Dan Levy opened up about how his father’s fame affected him in childhood.
Levy, who cast his dad, Eugene Levy, 79, in his Emmy-winning comedy they co-created, Schitt’s Creek, opened up about the experience on the Q with Tom Power podcast.
“I hated it. It caused some pain in my relationship with my dad,” Levy said. “When you are a closeted person who is repressing parts of yourself and is feeling incredibly insecure about who you are and the space you take up in the world, the last thing you want is for people to be staring.”

Levy revealed on a 2020 episode of Watch What Happens Live that he came out to his family at age 18. He was previously referred to as a “member of the LGBTQ community” in a 2015 interview with Flare.

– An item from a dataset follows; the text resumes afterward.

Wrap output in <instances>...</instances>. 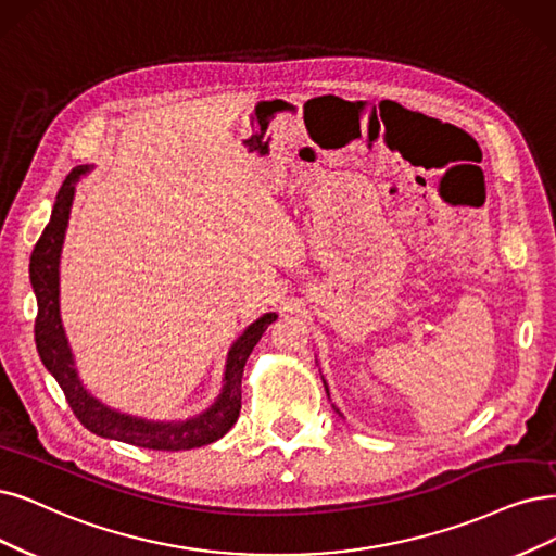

The actor’s sexuality made having a famous father more difficult, he explained, because “the attention that we would get every time we left the house was incredibly uncomfortable for me.” He added, “I started to distance myself from being with him in public.”
“I just didn’t want to do things,” he went on. “Baseball games? Absolutely not. Way too many eyes. Restaurants, a lot of eyes. So I would opt out of that.” Ultimately, the gestures offended his father, who Levy said “understandably” took it “personally.”
“I think I was too young to even explain that it made me uncomfortable,” Levy said. “I saw it as a necessity to keep myself feeling comfortable in the world as someone who was not comfortable in the world,” he shared.

The pair was able to clear the air after the star vocalized what was happening for him. “We had that conversation, and it was important for us to have that clarity. I think it was really important for him to understand why I acted the way I did for so long,” Levy said.
The father-son duo’s show, Schitt’s Creek, which ran from 2015 to 2020, won nine Emmys in its final season—a record for a comedy series’ single season.
Levy debuted his follow-up to Schitt’s Creek, Big Mistakes, in New York over the weekend—and told People his father has been very supportive. “He came all the way from Canada to support,” he told the site, after his father and mother, Deborah Divine, came to the premiere. “They’re already quoting lines from it, and they’re very excited to watch it again. So, that’s all I could ask for.”
Big Mistakes is now streaming on Netflix.